The Earth's climate switches between "hothouse Earth", where ice is nearly absent worldwide, and "icehouse Earth" where the Earth intermittently has ice that stretches far from the poles. Periods when the Earth is in the icehouse Earth phase are called ice ages. The most recent ice age began about 2.6 million years ago and has not yet ended. We are still in an ice age, as evidenced by the fact that Antarctica and Greenland are still covered by ice. Ice ages last many tens to a few hundred of millions of years.
Ice ages are characterized by glacial periods where ice reaches far from the poles separated by interglacial periods where the climate is a bit more moderate. The glacial and interglacial periods within an ice age last tens to hundreds of thousands of years. The current interglacial period began about 12,000 years ago. It's the Milankovitch cycles that are responsible for the short duration glacial and interglacial periods within an ice age.
These cycles are still present when the Earth is in a hothouse Earth phase. The Earth was in the hothouse phase for about 250-260 million years before the current ice age. That's 2000 or so multiples of the very longest Milankovitch cycle. The Milankovitch cycles are not responsible for the hothouse Earth / icehouse Earth phases. It's plate tectonics that dictates whether Earth is in a hothouse Earth or icehouse Earth phase.
So what aspects of plate tectonics govern whether the Earth is in a hothouse phase or icehouse phase? Below are a series of images depicting how the Earth looked over recent times.
http://upload.wikimedia.org/wikipedia/commons/thumb/7/73/Blakey_35moll.jpg/640px-Blakey_35moll.jpg
35 million years ago, hardly any ice anywhere.
http://upload.wikimedia.org/wikipedia/commons/thumb/2/2c/Blakey_20moll.jpg/640px-Blakey_20moll.jpg
20 million years ago, just a tiny bit of ice in the very far north and very far south.
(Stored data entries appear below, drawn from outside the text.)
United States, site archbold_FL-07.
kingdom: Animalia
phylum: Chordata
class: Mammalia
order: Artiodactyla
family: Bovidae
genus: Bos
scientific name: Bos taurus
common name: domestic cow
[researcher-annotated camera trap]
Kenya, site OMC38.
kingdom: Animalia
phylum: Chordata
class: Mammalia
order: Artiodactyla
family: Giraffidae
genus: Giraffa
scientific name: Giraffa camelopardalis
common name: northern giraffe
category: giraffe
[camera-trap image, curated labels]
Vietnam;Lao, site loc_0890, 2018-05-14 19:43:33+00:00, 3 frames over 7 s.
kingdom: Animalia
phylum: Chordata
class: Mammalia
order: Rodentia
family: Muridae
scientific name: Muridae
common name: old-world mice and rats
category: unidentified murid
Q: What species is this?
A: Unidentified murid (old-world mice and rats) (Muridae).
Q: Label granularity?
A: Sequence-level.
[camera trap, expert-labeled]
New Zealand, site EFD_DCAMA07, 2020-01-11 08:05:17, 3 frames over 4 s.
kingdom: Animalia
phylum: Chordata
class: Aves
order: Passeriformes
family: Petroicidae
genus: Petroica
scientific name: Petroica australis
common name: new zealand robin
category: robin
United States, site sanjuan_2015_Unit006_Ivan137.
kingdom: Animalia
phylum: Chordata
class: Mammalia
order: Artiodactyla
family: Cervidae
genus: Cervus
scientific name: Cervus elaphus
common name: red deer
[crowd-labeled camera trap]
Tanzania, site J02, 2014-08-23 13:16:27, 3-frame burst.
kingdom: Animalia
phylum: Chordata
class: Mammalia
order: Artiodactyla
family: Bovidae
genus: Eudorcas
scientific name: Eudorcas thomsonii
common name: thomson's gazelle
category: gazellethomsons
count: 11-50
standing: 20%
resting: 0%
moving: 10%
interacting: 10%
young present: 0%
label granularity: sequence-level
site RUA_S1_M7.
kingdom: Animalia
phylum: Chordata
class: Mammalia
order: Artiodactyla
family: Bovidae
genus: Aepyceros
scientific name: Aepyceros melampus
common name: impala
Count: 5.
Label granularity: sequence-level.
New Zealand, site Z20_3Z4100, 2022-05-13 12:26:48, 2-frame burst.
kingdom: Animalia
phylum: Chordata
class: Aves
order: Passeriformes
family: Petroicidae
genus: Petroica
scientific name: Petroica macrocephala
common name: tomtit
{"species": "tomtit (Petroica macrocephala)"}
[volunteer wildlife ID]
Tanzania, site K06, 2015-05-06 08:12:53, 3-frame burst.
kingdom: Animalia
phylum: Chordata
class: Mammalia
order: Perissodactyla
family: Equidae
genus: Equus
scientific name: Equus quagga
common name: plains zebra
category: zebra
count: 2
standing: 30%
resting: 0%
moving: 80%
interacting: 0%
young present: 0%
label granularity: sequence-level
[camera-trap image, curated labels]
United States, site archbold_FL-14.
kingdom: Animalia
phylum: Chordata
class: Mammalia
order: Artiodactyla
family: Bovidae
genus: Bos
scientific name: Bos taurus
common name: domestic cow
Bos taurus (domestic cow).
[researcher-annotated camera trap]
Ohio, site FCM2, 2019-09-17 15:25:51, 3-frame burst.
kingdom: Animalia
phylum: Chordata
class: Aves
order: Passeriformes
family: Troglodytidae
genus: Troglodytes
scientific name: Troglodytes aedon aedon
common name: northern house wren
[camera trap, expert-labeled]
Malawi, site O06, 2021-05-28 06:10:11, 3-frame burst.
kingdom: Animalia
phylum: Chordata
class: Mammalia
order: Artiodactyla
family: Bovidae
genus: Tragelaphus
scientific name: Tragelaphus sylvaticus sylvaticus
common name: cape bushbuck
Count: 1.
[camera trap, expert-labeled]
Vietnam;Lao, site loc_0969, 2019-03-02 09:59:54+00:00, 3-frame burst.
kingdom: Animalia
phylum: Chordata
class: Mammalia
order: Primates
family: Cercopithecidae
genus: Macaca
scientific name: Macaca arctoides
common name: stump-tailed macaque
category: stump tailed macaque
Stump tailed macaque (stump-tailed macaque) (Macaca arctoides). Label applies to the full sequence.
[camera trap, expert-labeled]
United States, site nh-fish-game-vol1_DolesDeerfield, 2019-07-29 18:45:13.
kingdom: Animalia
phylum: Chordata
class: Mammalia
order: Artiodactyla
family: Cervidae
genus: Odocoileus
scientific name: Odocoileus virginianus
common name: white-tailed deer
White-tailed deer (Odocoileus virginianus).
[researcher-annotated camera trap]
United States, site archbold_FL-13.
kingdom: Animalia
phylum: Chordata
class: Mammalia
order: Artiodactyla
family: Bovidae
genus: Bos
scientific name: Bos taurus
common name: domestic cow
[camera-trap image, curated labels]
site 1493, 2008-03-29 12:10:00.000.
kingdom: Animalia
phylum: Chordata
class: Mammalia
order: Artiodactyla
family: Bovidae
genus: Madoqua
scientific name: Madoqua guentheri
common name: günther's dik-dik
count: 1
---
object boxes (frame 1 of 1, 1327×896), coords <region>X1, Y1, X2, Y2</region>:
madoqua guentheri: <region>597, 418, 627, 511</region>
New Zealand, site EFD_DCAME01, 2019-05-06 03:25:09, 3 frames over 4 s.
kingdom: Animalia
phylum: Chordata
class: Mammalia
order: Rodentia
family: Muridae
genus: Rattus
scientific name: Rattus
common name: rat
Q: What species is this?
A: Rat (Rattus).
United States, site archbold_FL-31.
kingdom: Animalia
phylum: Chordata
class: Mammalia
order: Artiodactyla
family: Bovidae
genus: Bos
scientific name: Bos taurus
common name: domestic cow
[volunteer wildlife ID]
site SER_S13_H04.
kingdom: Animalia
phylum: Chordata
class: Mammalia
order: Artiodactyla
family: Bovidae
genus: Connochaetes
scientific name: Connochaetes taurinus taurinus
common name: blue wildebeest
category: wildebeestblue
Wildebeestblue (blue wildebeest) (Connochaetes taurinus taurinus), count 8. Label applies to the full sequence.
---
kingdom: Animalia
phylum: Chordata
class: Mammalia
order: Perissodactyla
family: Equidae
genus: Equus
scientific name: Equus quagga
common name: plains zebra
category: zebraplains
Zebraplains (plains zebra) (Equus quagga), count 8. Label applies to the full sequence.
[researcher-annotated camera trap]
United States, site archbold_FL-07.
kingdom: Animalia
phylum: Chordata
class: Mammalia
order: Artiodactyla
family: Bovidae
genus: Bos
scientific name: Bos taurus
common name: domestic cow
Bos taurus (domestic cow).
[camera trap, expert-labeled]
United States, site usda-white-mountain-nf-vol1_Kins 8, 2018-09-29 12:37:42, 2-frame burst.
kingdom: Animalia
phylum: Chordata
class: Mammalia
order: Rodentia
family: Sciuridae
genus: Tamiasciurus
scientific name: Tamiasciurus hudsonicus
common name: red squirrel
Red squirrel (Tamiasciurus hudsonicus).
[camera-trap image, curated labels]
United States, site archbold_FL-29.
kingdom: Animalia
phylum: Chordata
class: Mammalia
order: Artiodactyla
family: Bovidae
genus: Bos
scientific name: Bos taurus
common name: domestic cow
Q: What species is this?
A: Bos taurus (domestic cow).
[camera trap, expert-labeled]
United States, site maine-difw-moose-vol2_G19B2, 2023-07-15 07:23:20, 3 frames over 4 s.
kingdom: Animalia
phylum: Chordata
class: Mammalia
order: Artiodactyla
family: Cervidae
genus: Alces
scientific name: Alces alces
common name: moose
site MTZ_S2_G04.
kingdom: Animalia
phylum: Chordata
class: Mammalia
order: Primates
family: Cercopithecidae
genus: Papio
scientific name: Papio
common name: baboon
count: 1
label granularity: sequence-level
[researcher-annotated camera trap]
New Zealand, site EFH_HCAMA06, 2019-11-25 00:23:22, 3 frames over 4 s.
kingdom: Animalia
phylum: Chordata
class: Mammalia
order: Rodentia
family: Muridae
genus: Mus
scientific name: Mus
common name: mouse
http://upload.wikimedia.org/wikipedia/commons/thumb/7/7e/Blakey_Pleistmoll.jpg/640px-Blakey_Pleistmoll.jpg
Current ice age, (~2.6 million years ago to present), with ice sometimes reaching as far as 45° latitude.
Source: Ron Blakey, via wikimedia.org. (Blakey's maps are 1200x600, which is a bit wide. I used the 640x320 previews at wikimedia.org.)
There are two key differences at the boundaries of the Pacific Ocean between the pre-ice age Earth and our current ice age Earth. One is the Indonesian seaway. That closed up 3 to 4 million years ago thanks to New Guinea, Indonesia, and the Malay Peninsula. The other is the Panama seaway. That closed up about 3 million years ago thanks to the formation of the Isthmus of Panama. The closing off of the Pacific near the equator drastically changed the global ocean conveyor belt, which in turn drastically changed the climate of the Earth.
So which of these two seaway closures, if any, is the cause of the most recent switch from hothouse Earth to icehouse Earth? A number of researchers put the blame on the formation of the Isthmus of Panama (Bartoli 2005, Nie 2014). Others claim the closure of the Indonesian seaway was responsible (Cane and Molner 2001, Molner 2008). Yet others say "none of the above" (Lunt 2008). The jury is still out, but note that Smith and Pickering 2003 claim that plate tectonics are responsible for each of the four major icehouses in the last 620 million years.
Bartoli, G., et al. (2005). "Final closure of Panama and the onset of northern hemisphere glaciation." Earth and Planetary Science Letters, 237.1: 33-44.
Blakey, Ron. cpgeosystems.com/paleomaps.html (website)
Cane, Mark A., and Peter Molnar (2001). "Closing of the Indonesian seaway as a precursor to east African aridification around 3–4 million years ago." Nature 411.6834: 157-162.
Lunt, Daniel J., et al. (2008). "Late Pliocene Greenland glaciation controlled by a decline in atmospheric CO2 levels." Nature 454.7208: 1102-1105.
Molnar, Peter (2008). "Closing of the Central American Seaway and the Ice Age: A critical review." Paleoceanography 23.2.
Nie, Junsheng, et al. (2014). "Pacific freshening drives Pliocene cooling and Asian monsoon intensification." Scientific Reports 4.
Smith, Alan G., and Kevin T. Pickering (2003). "Oceanic gateways as a critical factor to initiate icehouse Earth." Journal of the Geological Society 160.3: 337-340.